I’m surrounded by thousands of words. Maybe millions.
Cathedral. Mayonnaise. Pomegranate.
Mississippi. Neapolitan. Hippopotamus.
Silky. Terrifying. Iridescent.
Tickle. Sneeze. Wish. Worry.

Words have always swirled around me like snowflakes—each one delicate and different, each one melting untouched in my hands.
Deep within me, words pile up in huge drifts. Mountains of phrases and sentences and connected ideas. Clever expressions. Jokes. Love songs.
From the time I was really little—maybe just a few months old—words were like sweet, liquid gifts, and I drank them like lemonade. I could almost taste them. They made my jumbled thoughts and feelings have substance. My parents have always blanketed me with conversation. They chattered and babbled. They verbalized and vocalized. My father sang to me. My mother whispered her strength into my ear.
Every word my parents spoke to me or about me I absorbed and kept and remembered. All of them.
I have no idea how I untangled the complicated process of words and thought, but it happened quickly and naturally. By the time I was two, all my memories had words, and all my words had meanings.
But only in my head.
I have never spoken one single word. I am almost eleven years old.

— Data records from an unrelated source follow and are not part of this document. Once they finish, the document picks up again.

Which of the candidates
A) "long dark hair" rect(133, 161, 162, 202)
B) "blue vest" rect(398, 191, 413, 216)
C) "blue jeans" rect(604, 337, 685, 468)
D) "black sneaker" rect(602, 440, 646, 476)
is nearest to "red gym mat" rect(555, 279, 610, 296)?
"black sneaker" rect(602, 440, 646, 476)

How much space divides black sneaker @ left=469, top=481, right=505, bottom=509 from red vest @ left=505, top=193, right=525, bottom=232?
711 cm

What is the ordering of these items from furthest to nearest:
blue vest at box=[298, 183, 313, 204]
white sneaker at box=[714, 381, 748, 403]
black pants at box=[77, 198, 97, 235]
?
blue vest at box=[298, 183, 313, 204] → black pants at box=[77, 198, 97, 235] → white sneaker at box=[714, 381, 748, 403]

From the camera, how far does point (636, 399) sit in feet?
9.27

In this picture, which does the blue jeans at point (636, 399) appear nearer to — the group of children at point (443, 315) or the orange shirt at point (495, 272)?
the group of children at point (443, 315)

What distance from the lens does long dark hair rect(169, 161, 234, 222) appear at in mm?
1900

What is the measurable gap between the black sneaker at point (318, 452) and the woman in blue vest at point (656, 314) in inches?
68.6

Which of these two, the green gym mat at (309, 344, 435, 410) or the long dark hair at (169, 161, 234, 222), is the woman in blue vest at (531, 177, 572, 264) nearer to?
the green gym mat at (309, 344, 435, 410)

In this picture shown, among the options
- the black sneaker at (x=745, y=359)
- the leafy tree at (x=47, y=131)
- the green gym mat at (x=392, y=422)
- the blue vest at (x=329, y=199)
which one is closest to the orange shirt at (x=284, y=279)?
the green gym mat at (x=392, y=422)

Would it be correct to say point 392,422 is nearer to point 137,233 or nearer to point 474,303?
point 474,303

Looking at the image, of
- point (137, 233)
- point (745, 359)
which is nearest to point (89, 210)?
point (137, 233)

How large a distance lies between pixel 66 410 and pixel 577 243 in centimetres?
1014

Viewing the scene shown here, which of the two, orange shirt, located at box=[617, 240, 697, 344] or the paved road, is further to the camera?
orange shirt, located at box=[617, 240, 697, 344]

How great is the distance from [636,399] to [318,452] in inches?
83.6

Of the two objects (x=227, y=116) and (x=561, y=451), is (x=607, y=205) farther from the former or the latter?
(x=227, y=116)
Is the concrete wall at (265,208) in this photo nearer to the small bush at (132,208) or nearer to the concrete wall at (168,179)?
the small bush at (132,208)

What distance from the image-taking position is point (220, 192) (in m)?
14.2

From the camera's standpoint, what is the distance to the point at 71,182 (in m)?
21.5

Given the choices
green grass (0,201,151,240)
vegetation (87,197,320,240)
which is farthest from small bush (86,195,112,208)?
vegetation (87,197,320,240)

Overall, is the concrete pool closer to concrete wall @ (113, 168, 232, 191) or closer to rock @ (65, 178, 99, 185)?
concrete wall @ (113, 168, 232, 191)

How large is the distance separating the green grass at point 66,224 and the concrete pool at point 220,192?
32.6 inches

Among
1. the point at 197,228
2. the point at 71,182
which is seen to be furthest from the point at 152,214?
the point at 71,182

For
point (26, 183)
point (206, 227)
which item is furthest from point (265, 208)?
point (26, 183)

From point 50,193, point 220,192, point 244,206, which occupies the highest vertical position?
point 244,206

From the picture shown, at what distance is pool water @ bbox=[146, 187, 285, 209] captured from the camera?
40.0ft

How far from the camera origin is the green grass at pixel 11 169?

Compelling and believable, the novel made me think about the nature of intelligence, the relationship between communication and identity, the assumptions we make about people based on limited information, the meaning of the concept “disabled,” the experience of living with diverse impairments and whether it is possible for someone without that experience to understand it, how we know what we know, and the moral dimension of the category “disabled.” A great book to read with upper elementary or middle school students.